Dennoch war es wohltuend – das will ich auch sagen –, dass wir uns im zweiten Verkaufsverfahren mit den wirtschaftlichen Plänen und Kompetenzen der HNA-Group auseinandersetzen konnten.

Sie rufen dazwischen. Zu diesem Zeitpunkt war der Businessplan nicht ausschlaggebend. Der Businessplan wurde ausschlaggebend genau an der Stelle, als es um die Beanspruchung von Beihilfen ging.

(Abg. Alexander Licht, CDU: Bei der Auswahl des Bieters!)

An der Stelle befanden wir uns gar nicht im Verkaufsverfahren. Das müssen wir schon auseinanderhalten. Das gehört auch mit zur Wahrheit, meine Damen und Herren von der CDU.
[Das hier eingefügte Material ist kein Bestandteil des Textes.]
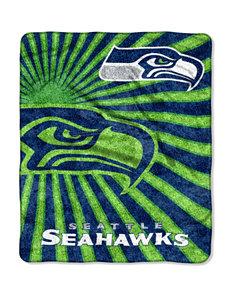 Seattle Seahawks Strobe Sherpa Throw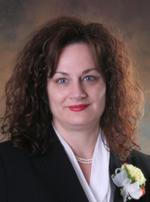 2012 Health Care Heroes finalist - Provider: <strong>Sherry</strong> <strong>Varney</strong>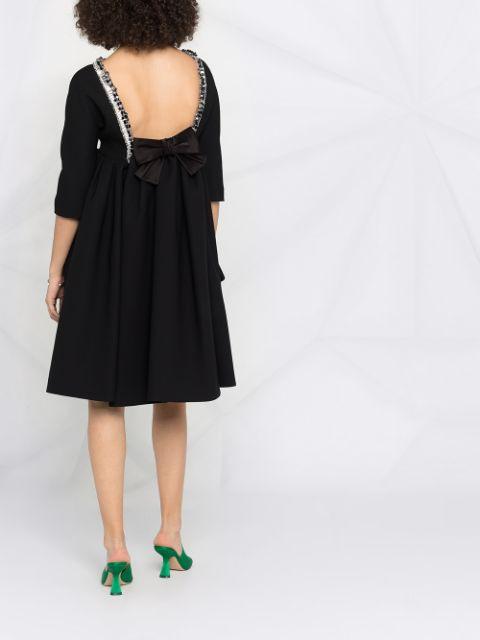 Prada Kleid Mit Verziertem Kragen  Farfetch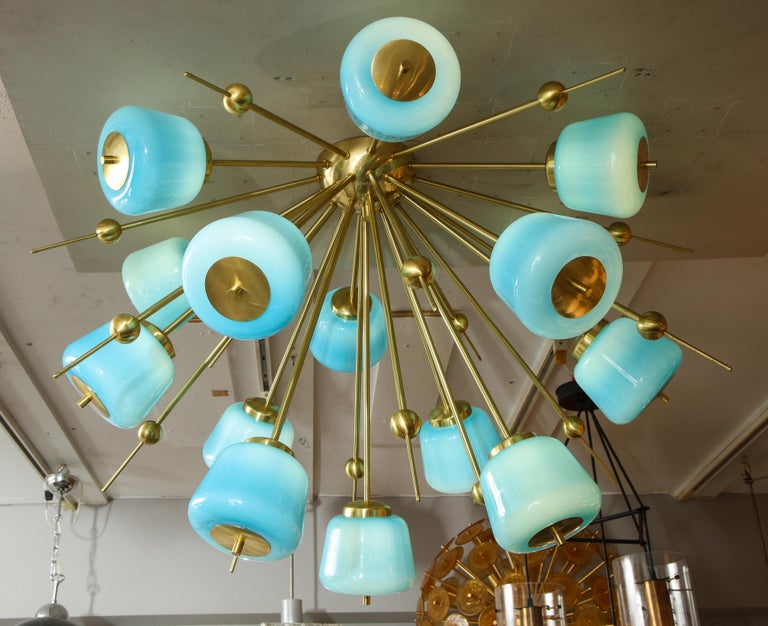 Contemporary Custom Turquoise Milk Glass Flush Mount Chandelier in Polished Brass For Sale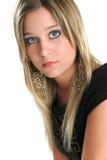 Belleza-cierre adolescente encima de 2 fotografía de archivo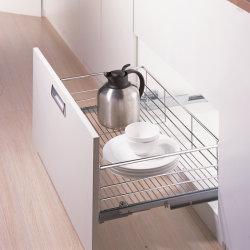 Armoire de base de stockage de cuisine et de bonne qualité et doux la fermeture de placage au chrome 3 côté tiroir poêle Panier (K6PTJ008D)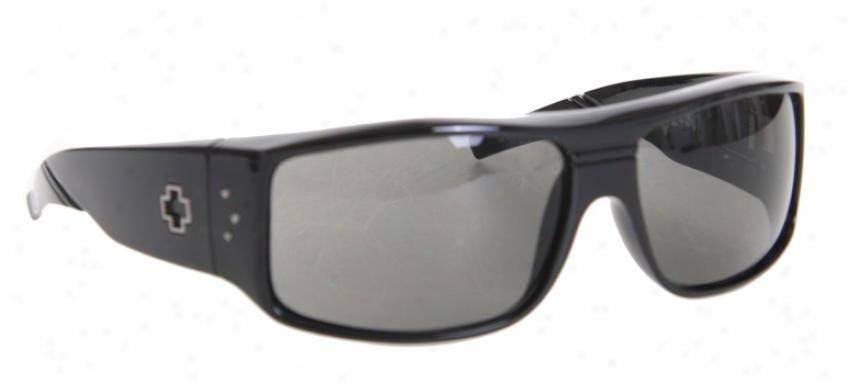 Spy Clqsh Sunglasses Gloss Black/grey Lens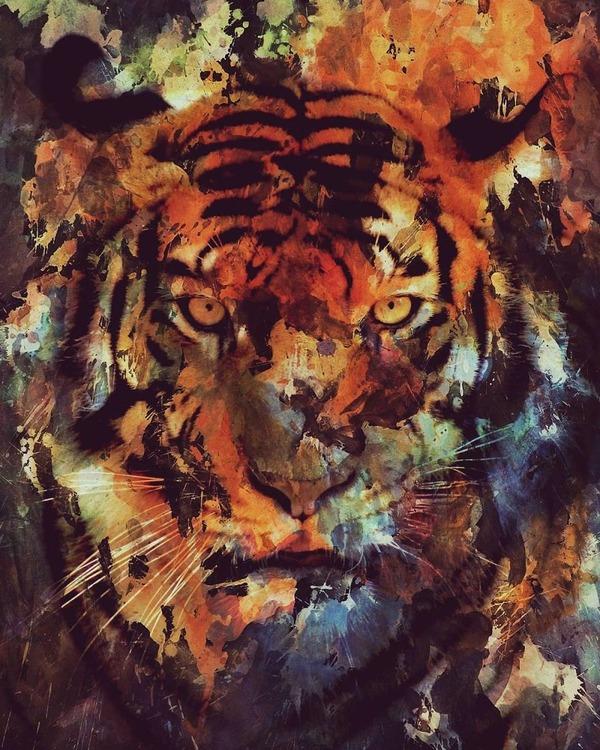 二重露光スタイルによる水彩画の中の野生動物 (2)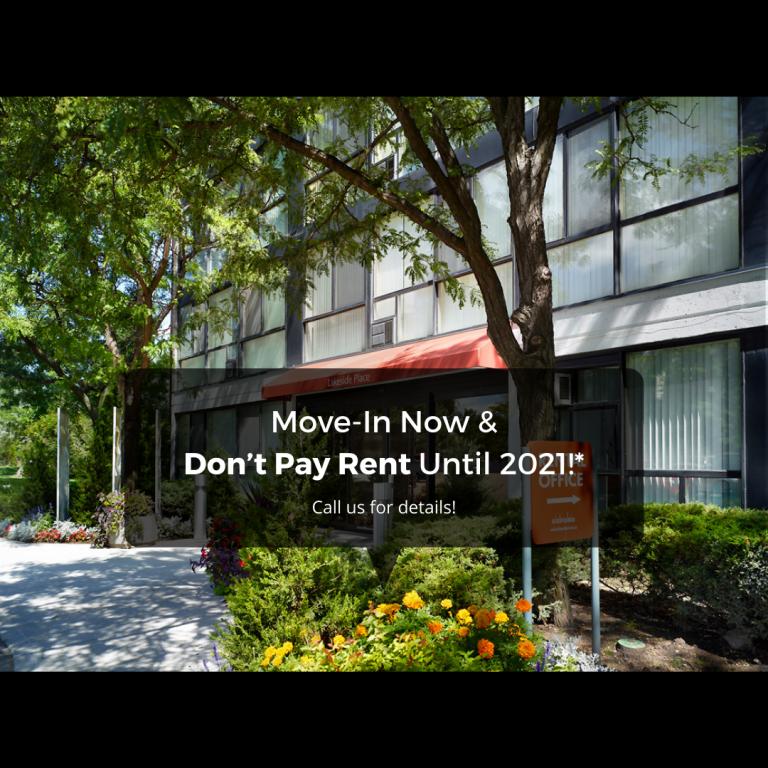 Mississauga Ontario Appartement à louer
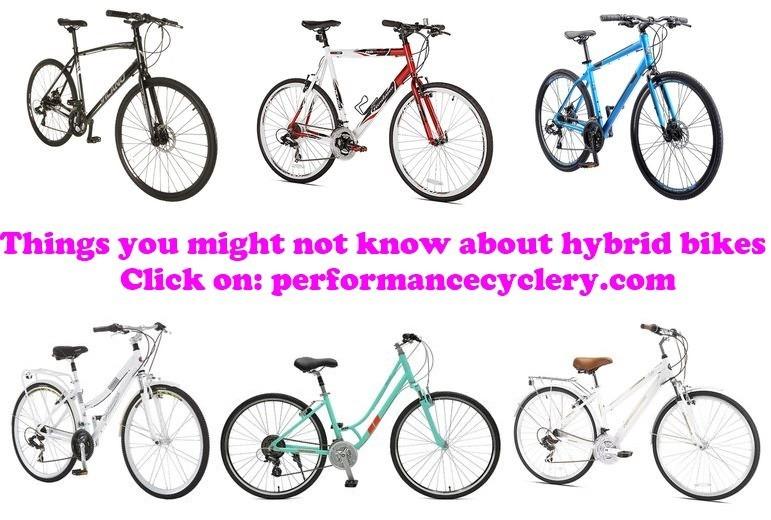 Best Hybrid Bikes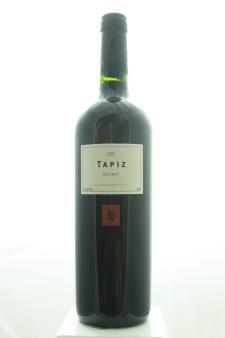 Tapiz Malbec 2008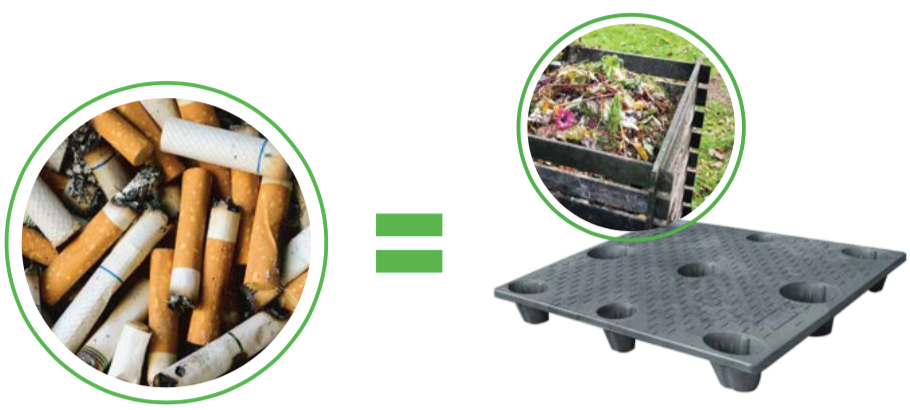 TerraCycle can turn cigarette butts into pallets for industrial use!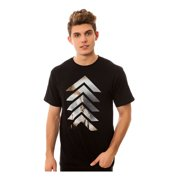 Black Scale Mens The Fallen From Grace Graphic T-Shirt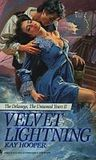 Velvet Lightning (The Delaneys, #11) (The Delaneys, The Untamed Years II, #1)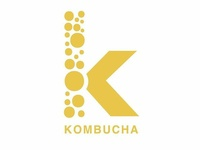 Kare Kombucha   Ben Brush Design Logo   Nova Scotia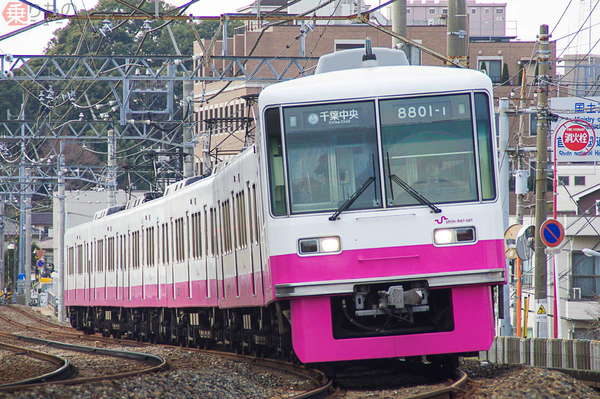 Large 200124 shinkeisei 01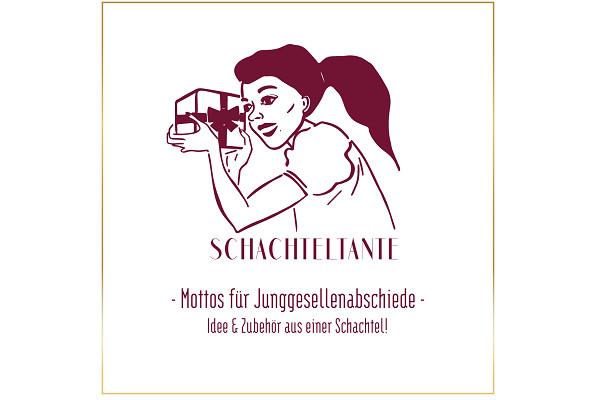Logo SchachtelTante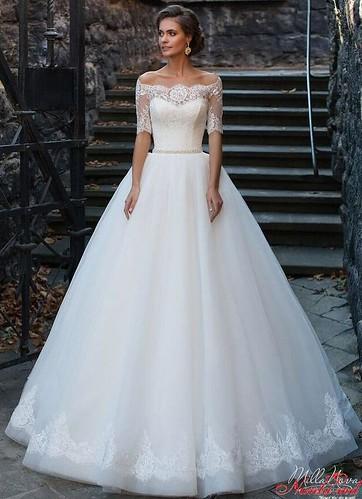 Salon de Mariaj Cocos-Tot luxul și eleganța modei de nuntă într-un singur loc! > DALILA
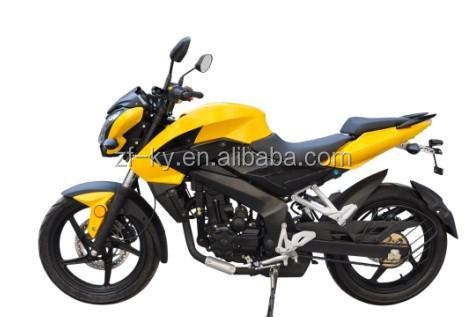 Hot bajaj NS200 sport racing motorcycle,manufacturer new design racing motorcycle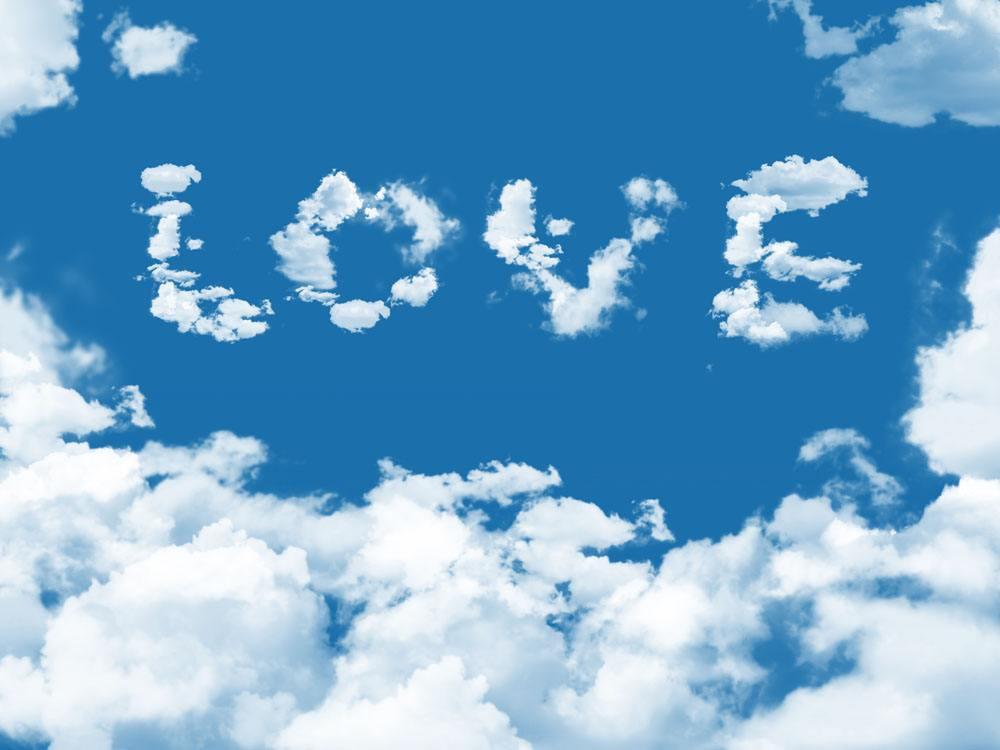 简单爱心所爱的原唱 你都了解吗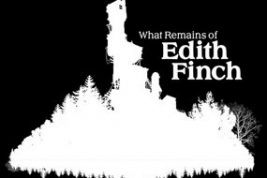 Nombres What Remains of Edith Finch
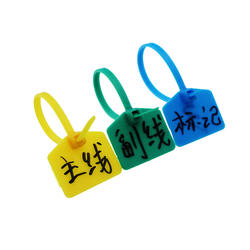 Pull Tight Colorful Security Tags Custom Logo And Number Nylon Mini Plastic Seal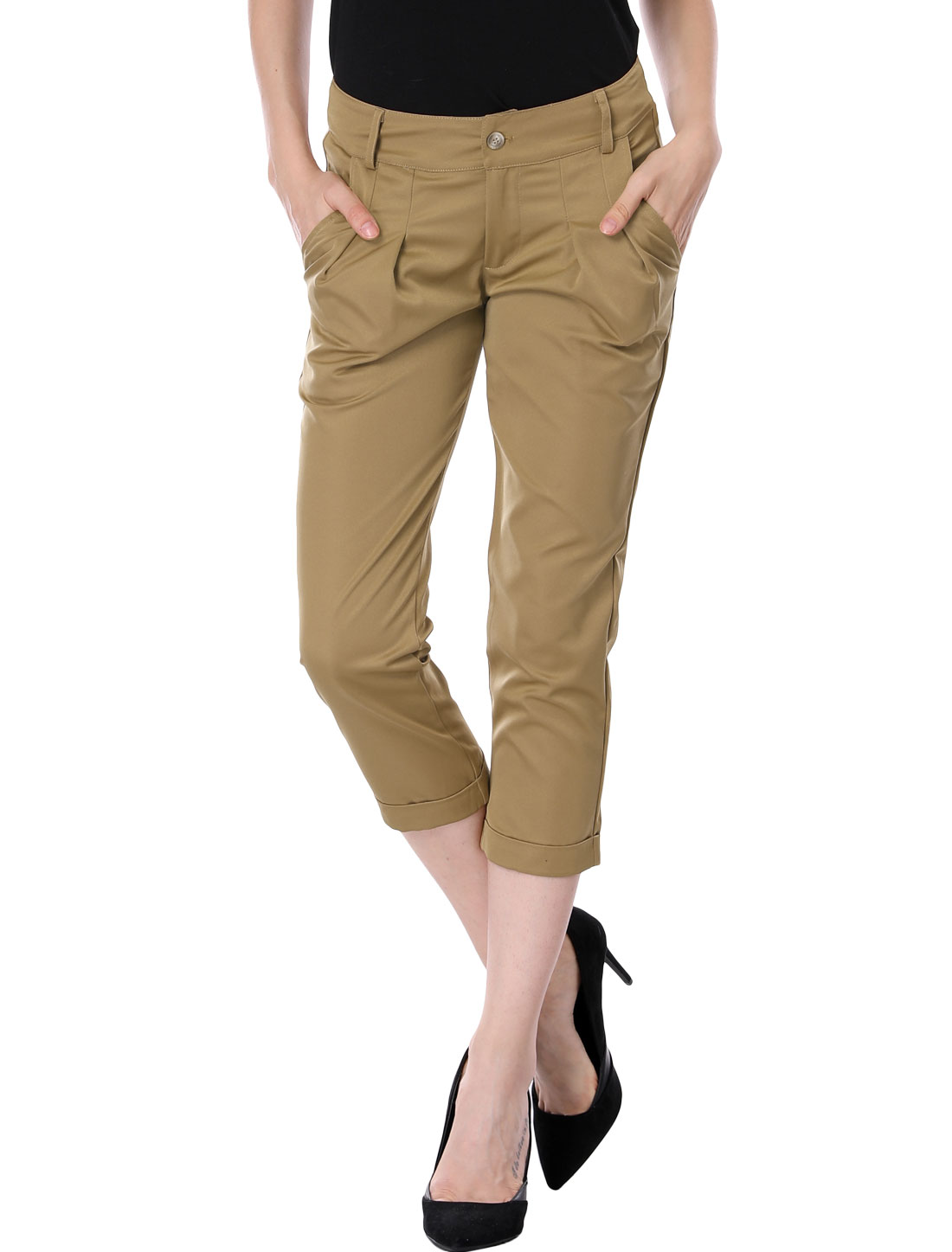Ladies Pure Khaki Color Slant Pockets Side Cropped Pants L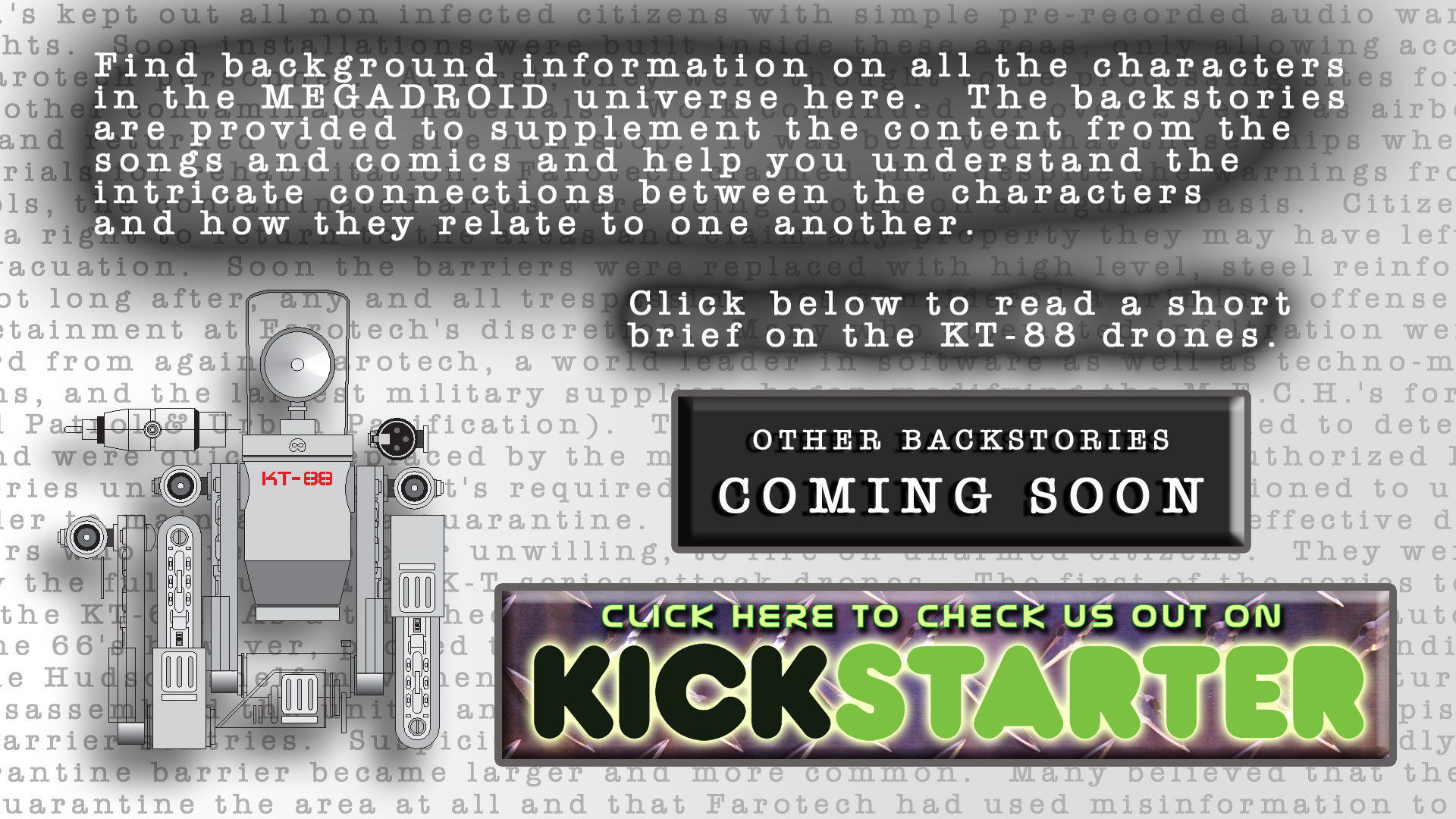 BACKSTORY-PAGE-KT-88-02-COMING-SOON-FLAT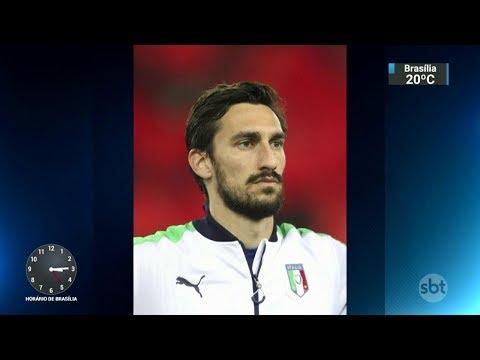 Capitão da Fiorentina é encontrado morto na Itália | SBT Notícias (05/03/18)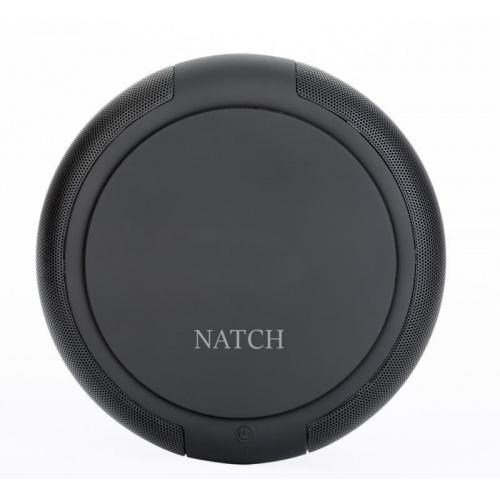 韓國 NATCH 車用室內負離子空氣淨化機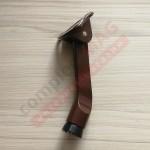 Фиксатор двери накладной (упор) СТН-0960, коричневый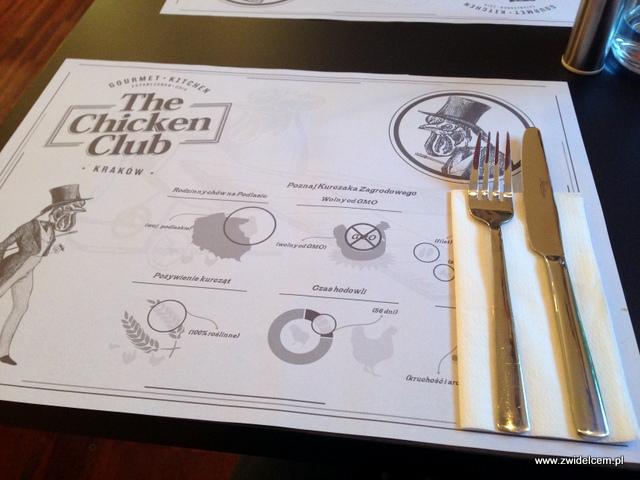 Kraków - The Chicken Club - podkładka z info o kurczakach
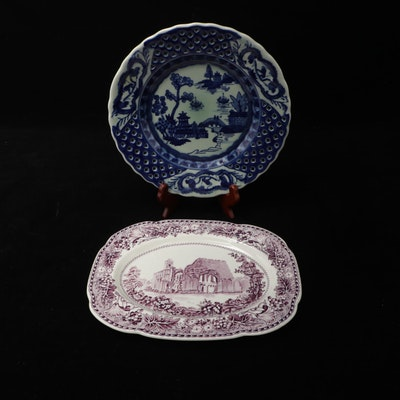 """Woods and Sons """"Glastonbury Abbeys"""" Transferware Platter and Reticulated Plate"""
(Beifall der SPD, der FDP und des BÜNDNIS 90/DIE GRÜNEN – Abg. Joachim Paul, AfD: Das ist doch Wahnsinn! – Abg. Alexander Licht, CDU: Wenn jemand ein Auto vermietet, dann wird immer erst gefragt: Habt ihr den Führerschein!)

Lieber Herr Licht, Sie hatten doch gerade Redezeit. Warum müssen Sie jetzt von meiner Redezeit auch noch etwas wegnehmen?

Lieber Herr Licht, es ist doch so, dass wir dazu eine Anhörung im Ausschuss hatten. In dieser Ausschussanhörung habe ich von allen Gutachtern, die wir gemeinsam eingeladen hatten, keinen Widerspruch zu der Position gehört, wie ich sie vorhin dargelegt habe.

(Abg. Martin Haller, SPD: So ist es! – Abg. Dr. Jan Bollinger, AfD: Durchaus gab es Widerspruch! Natürlich gab es Widerspruch!)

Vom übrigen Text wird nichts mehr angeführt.